— SELECTED PASSAGE —
· · · · ·

Interesting People mailing list archives

Is competition likely in U.S. broadband?


From: David Farber <dave () farber net>
Date: Sat, 26 Jul 2008 16:41:20 -0700


________________________________________
From: Robert J. Berger [rberger () ibd com]
Sent: Saturday, July 26, 2008 6:41 PM
To: Brett Glass
Cc: David Farber; Dave Burstein; Dewayne Hendricks
Subject: Re: [IP] Is competition likely in U.S. broadband?

I've been involved with muni-wireless both on the hardware side and
the service provider side from 1999 - 2007. I am a major proponent of
opening up the spectrum to innovative uses. But my experience has
proven to me that there is no way wireless is going to deliver 10's of
Mbps let alone Gbps to the consumer anytime soon due the issues of
propagation (the need for "basestation" densities far greater than
what is economically afordable and/or the need for outdoor mounting
and thus truck rolls for every deployment). I am no longer directly
involved in the wireless industry because I have concluded that the
technology is not ready for primetime and it won't be for several
cycles of Moore's Law.

Being able to build some one off  Millimeter Wave (MMW)  or LMDS
radios is far different than getting mass produced radios with a parts
cost of less than $50 (which is what is needed for viable mass market
CPE). Note that all the existing MMW or LMDS radios are selling in the
10's of thousands of dollar range and are point to point. So there is
quite a bit of a learning curve to get to a couple of hundred dollars
CPE with mesh or Point to Multi-point.

· · · · ·

— GIVEN INFORMATION —
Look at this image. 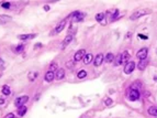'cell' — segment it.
<instances>
[{"label": "cell", "instance_id": "cell-7", "mask_svg": "<svg viewBox=\"0 0 157 118\" xmlns=\"http://www.w3.org/2000/svg\"><path fill=\"white\" fill-rule=\"evenodd\" d=\"M135 68V63L134 62H128L125 65V67H124V72H125V74H131V73L134 71Z\"/></svg>", "mask_w": 157, "mask_h": 118}, {"label": "cell", "instance_id": "cell-29", "mask_svg": "<svg viewBox=\"0 0 157 118\" xmlns=\"http://www.w3.org/2000/svg\"><path fill=\"white\" fill-rule=\"evenodd\" d=\"M1 6L3 7V8H6V9H9V8H10V3H9V2H3Z\"/></svg>", "mask_w": 157, "mask_h": 118}, {"label": "cell", "instance_id": "cell-19", "mask_svg": "<svg viewBox=\"0 0 157 118\" xmlns=\"http://www.w3.org/2000/svg\"><path fill=\"white\" fill-rule=\"evenodd\" d=\"M27 110H28L27 106H21V107L18 109V114L20 115V116H24L25 113H27Z\"/></svg>", "mask_w": 157, "mask_h": 118}, {"label": "cell", "instance_id": "cell-33", "mask_svg": "<svg viewBox=\"0 0 157 118\" xmlns=\"http://www.w3.org/2000/svg\"><path fill=\"white\" fill-rule=\"evenodd\" d=\"M139 38H141V39H144V40L147 39V37H145V35H143V34H139Z\"/></svg>", "mask_w": 157, "mask_h": 118}, {"label": "cell", "instance_id": "cell-8", "mask_svg": "<svg viewBox=\"0 0 157 118\" xmlns=\"http://www.w3.org/2000/svg\"><path fill=\"white\" fill-rule=\"evenodd\" d=\"M103 54L102 53H99L97 56H96L95 61H93V64H95V66H100V65L102 64V62H103Z\"/></svg>", "mask_w": 157, "mask_h": 118}, {"label": "cell", "instance_id": "cell-27", "mask_svg": "<svg viewBox=\"0 0 157 118\" xmlns=\"http://www.w3.org/2000/svg\"><path fill=\"white\" fill-rule=\"evenodd\" d=\"M115 64H116V65L122 64V61H121V54H119L118 58H116V63H115Z\"/></svg>", "mask_w": 157, "mask_h": 118}, {"label": "cell", "instance_id": "cell-20", "mask_svg": "<svg viewBox=\"0 0 157 118\" xmlns=\"http://www.w3.org/2000/svg\"><path fill=\"white\" fill-rule=\"evenodd\" d=\"M113 59H114L113 54H112V53H108L107 55H105V58H104V61L107 63H111V62H113Z\"/></svg>", "mask_w": 157, "mask_h": 118}, {"label": "cell", "instance_id": "cell-12", "mask_svg": "<svg viewBox=\"0 0 157 118\" xmlns=\"http://www.w3.org/2000/svg\"><path fill=\"white\" fill-rule=\"evenodd\" d=\"M11 21V17L7 15H0V24H4V23Z\"/></svg>", "mask_w": 157, "mask_h": 118}, {"label": "cell", "instance_id": "cell-31", "mask_svg": "<svg viewBox=\"0 0 157 118\" xmlns=\"http://www.w3.org/2000/svg\"><path fill=\"white\" fill-rule=\"evenodd\" d=\"M105 104H107L108 106H110V105H111V104H112V100H111V98H108V99L105 100Z\"/></svg>", "mask_w": 157, "mask_h": 118}, {"label": "cell", "instance_id": "cell-26", "mask_svg": "<svg viewBox=\"0 0 157 118\" xmlns=\"http://www.w3.org/2000/svg\"><path fill=\"white\" fill-rule=\"evenodd\" d=\"M23 49H24V45H23V44H21V45H19L18 48L15 49V52H17V53H20V52L22 51Z\"/></svg>", "mask_w": 157, "mask_h": 118}, {"label": "cell", "instance_id": "cell-25", "mask_svg": "<svg viewBox=\"0 0 157 118\" xmlns=\"http://www.w3.org/2000/svg\"><path fill=\"white\" fill-rule=\"evenodd\" d=\"M55 71H57V64L56 63H52V64L50 65V72H55Z\"/></svg>", "mask_w": 157, "mask_h": 118}, {"label": "cell", "instance_id": "cell-4", "mask_svg": "<svg viewBox=\"0 0 157 118\" xmlns=\"http://www.w3.org/2000/svg\"><path fill=\"white\" fill-rule=\"evenodd\" d=\"M67 18H74L72 20H74L75 22H78V21H81L85 18V13H81V12H79V11H75V12H72L71 15L68 16Z\"/></svg>", "mask_w": 157, "mask_h": 118}, {"label": "cell", "instance_id": "cell-11", "mask_svg": "<svg viewBox=\"0 0 157 118\" xmlns=\"http://www.w3.org/2000/svg\"><path fill=\"white\" fill-rule=\"evenodd\" d=\"M71 40H72V34L68 33V35H66V38H65L64 41H63V48H66L70 42H71Z\"/></svg>", "mask_w": 157, "mask_h": 118}, {"label": "cell", "instance_id": "cell-13", "mask_svg": "<svg viewBox=\"0 0 157 118\" xmlns=\"http://www.w3.org/2000/svg\"><path fill=\"white\" fill-rule=\"evenodd\" d=\"M56 79H63L65 77V71L63 70V68H60V70H57L56 71V75H55Z\"/></svg>", "mask_w": 157, "mask_h": 118}, {"label": "cell", "instance_id": "cell-9", "mask_svg": "<svg viewBox=\"0 0 157 118\" xmlns=\"http://www.w3.org/2000/svg\"><path fill=\"white\" fill-rule=\"evenodd\" d=\"M66 22H67V20H66V19H64V20H62L59 23H58L57 27H56V29H55L56 33H59L60 31H63V29H64L65 25H66Z\"/></svg>", "mask_w": 157, "mask_h": 118}, {"label": "cell", "instance_id": "cell-3", "mask_svg": "<svg viewBox=\"0 0 157 118\" xmlns=\"http://www.w3.org/2000/svg\"><path fill=\"white\" fill-rule=\"evenodd\" d=\"M29 100V96H20V97H18L17 99H15V101H14V105L17 106L18 108H20L21 106H24L25 105V103Z\"/></svg>", "mask_w": 157, "mask_h": 118}, {"label": "cell", "instance_id": "cell-1", "mask_svg": "<svg viewBox=\"0 0 157 118\" xmlns=\"http://www.w3.org/2000/svg\"><path fill=\"white\" fill-rule=\"evenodd\" d=\"M148 13H151V10H147V9H143V10H139V11L134 12L132 16H131V20H136V19H139V18H141V17H143V16L148 15Z\"/></svg>", "mask_w": 157, "mask_h": 118}, {"label": "cell", "instance_id": "cell-17", "mask_svg": "<svg viewBox=\"0 0 157 118\" xmlns=\"http://www.w3.org/2000/svg\"><path fill=\"white\" fill-rule=\"evenodd\" d=\"M92 59H93L92 54H90V53L86 54L85 58H84V63H85V64H89V63H90L91 61H92Z\"/></svg>", "mask_w": 157, "mask_h": 118}, {"label": "cell", "instance_id": "cell-10", "mask_svg": "<svg viewBox=\"0 0 157 118\" xmlns=\"http://www.w3.org/2000/svg\"><path fill=\"white\" fill-rule=\"evenodd\" d=\"M130 53L128 51H124L123 53H121V61L122 63H125V62H130Z\"/></svg>", "mask_w": 157, "mask_h": 118}, {"label": "cell", "instance_id": "cell-5", "mask_svg": "<svg viewBox=\"0 0 157 118\" xmlns=\"http://www.w3.org/2000/svg\"><path fill=\"white\" fill-rule=\"evenodd\" d=\"M147 54H148V50H147L146 48H143V49H141V50L137 51L136 56L140 59L141 61H142V60H146Z\"/></svg>", "mask_w": 157, "mask_h": 118}, {"label": "cell", "instance_id": "cell-22", "mask_svg": "<svg viewBox=\"0 0 157 118\" xmlns=\"http://www.w3.org/2000/svg\"><path fill=\"white\" fill-rule=\"evenodd\" d=\"M10 93H11V91H10V87L9 86H7V85H4L3 87H2V94L3 95H10Z\"/></svg>", "mask_w": 157, "mask_h": 118}, {"label": "cell", "instance_id": "cell-2", "mask_svg": "<svg viewBox=\"0 0 157 118\" xmlns=\"http://www.w3.org/2000/svg\"><path fill=\"white\" fill-rule=\"evenodd\" d=\"M128 99L134 101V100H137L140 98V93H139L137 89L131 88L130 91H128Z\"/></svg>", "mask_w": 157, "mask_h": 118}, {"label": "cell", "instance_id": "cell-24", "mask_svg": "<svg viewBox=\"0 0 157 118\" xmlns=\"http://www.w3.org/2000/svg\"><path fill=\"white\" fill-rule=\"evenodd\" d=\"M77 76H78V79H84V77L87 76V72H86L85 70H81L80 72H78V74H77Z\"/></svg>", "mask_w": 157, "mask_h": 118}, {"label": "cell", "instance_id": "cell-16", "mask_svg": "<svg viewBox=\"0 0 157 118\" xmlns=\"http://www.w3.org/2000/svg\"><path fill=\"white\" fill-rule=\"evenodd\" d=\"M54 77H55L54 73H53V72H50V71H48V72L45 74V81H46V82H52L53 79H54Z\"/></svg>", "mask_w": 157, "mask_h": 118}, {"label": "cell", "instance_id": "cell-28", "mask_svg": "<svg viewBox=\"0 0 157 118\" xmlns=\"http://www.w3.org/2000/svg\"><path fill=\"white\" fill-rule=\"evenodd\" d=\"M118 13H119V10H118V9H115V10H114V13L112 15V20H115L116 17H118Z\"/></svg>", "mask_w": 157, "mask_h": 118}, {"label": "cell", "instance_id": "cell-34", "mask_svg": "<svg viewBox=\"0 0 157 118\" xmlns=\"http://www.w3.org/2000/svg\"><path fill=\"white\" fill-rule=\"evenodd\" d=\"M44 10H45V11H48V10H50V8H48V6H45V7H44Z\"/></svg>", "mask_w": 157, "mask_h": 118}, {"label": "cell", "instance_id": "cell-32", "mask_svg": "<svg viewBox=\"0 0 157 118\" xmlns=\"http://www.w3.org/2000/svg\"><path fill=\"white\" fill-rule=\"evenodd\" d=\"M6 118H14V114H12V113H10V114H8L6 116Z\"/></svg>", "mask_w": 157, "mask_h": 118}, {"label": "cell", "instance_id": "cell-30", "mask_svg": "<svg viewBox=\"0 0 157 118\" xmlns=\"http://www.w3.org/2000/svg\"><path fill=\"white\" fill-rule=\"evenodd\" d=\"M66 65H67V67H72L74 66V63H72V61H68L66 63Z\"/></svg>", "mask_w": 157, "mask_h": 118}, {"label": "cell", "instance_id": "cell-21", "mask_svg": "<svg viewBox=\"0 0 157 118\" xmlns=\"http://www.w3.org/2000/svg\"><path fill=\"white\" fill-rule=\"evenodd\" d=\"M148 113L152 116H157V106H152L148 109Z\"/></svg>", "mask_w": 157, "mask_h": 118}, {"label": "cell", "instance_id": "cell-6", "mask_svg": "<svg viewBox=\"0 0 157 118\" xmlns=\"http://www.w3.org/2000/svg\"><path fill=\"white\" fill-rule=\"evenodd\" d=\"M86 54H87V53H86L85 50H79L78 52H76V54H75L74 61H75V62H78V61L84 60V58H85Z\"/></svg>", "mask_w": 157, "mask_h": 118}, {"label": "cell", "instance_id": "cell-23", "mask_svg": "<svg viewBox=\"0 0 157 118\" xmlns=\"http://www.w3.org/2000/svg\"><path fill=\"white\" fill-rule=\"evenodd\" d=\"M36 77H37V73H36V72H30V73H29V76H28V79H29L30 81H34Z\"/></svg>", "mask_w": 157, "mask_h": 118}, {"label": "cell", "instance_id": "cell-14", "mask_svg": "<svg viewBox=\"0 0 157 118\" xmlns=\"http://www.w3.org/2000/svg\"><path fill=\"white\" fill-rule=\"evenodd\" d=\"M104 18H105V16H104V13H98L97 16H96V20L97 21H99L101 24H104L105 23V20H104Z\"/></svg>", "mask_w": 157, "mask_h": 118}, {"label": "cell", "instance_id": "cell-15", "mask_svg": "<svg viewBox=\"0 0 157 118\" xmlns=\"http://www.w3.org/2000/svg\"><path fill=\"white\" fill-rule=\"evenodd\" d=\"M35 37H36V34H21V35H19V39L20 40H30V39H33Z\"/></svg>", "mask_w": 157, "mask_h": 118}, {"label": "cell", "instance_id": "cell-18", "mask_svg": "<svg viewBox=\"0 0 157 118\" xmlns=\"http://www.w3.org/2000/svg\"><path fill=\"white\" fill-rule=\"evenodd\" d=\"M147 64H148V62H147L146 60H142V61H140V62H139V65H137V66H139V70L143 71L145 67L147 66Z\"/></svg>", "mask_w": 157, "mask_h": 118}]
</instances>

· · · · ·

— REQUEST 1 —
Print the passage of the broadband message without changes, beginning at the words "I've been involved" and stopping after "of Moore's Law.".
— REQUEST 2 —
According to the broadband message, what parts cost is needed for viable mass market CPE?
The data shown above are material separate from the broadband message.

— TASK RESPONSE 1 —
I've been involved with muni-wireless both on the hardware side and
the service provider side from 1999 - 2007. I am a major proponent of
opening up the spectrum to innovative uses. But my experience has
proven to me that there is no way wireless is going to deliver 10's of
Mbps let alone Gbps to the consumer anytime soon due the issues of
propagation (the need for "basestation" densities far greater than
what is economically afordable and/or the need for outdoor mounting
and thus truck rolls for every deployment). I am no longer directly
involved in the wireless industry because I have concluded that the
technology is not ready for primetime and it won't be for several
cycles of Moore's Law.

— TASK RESPONSE 2 —
Less than $50.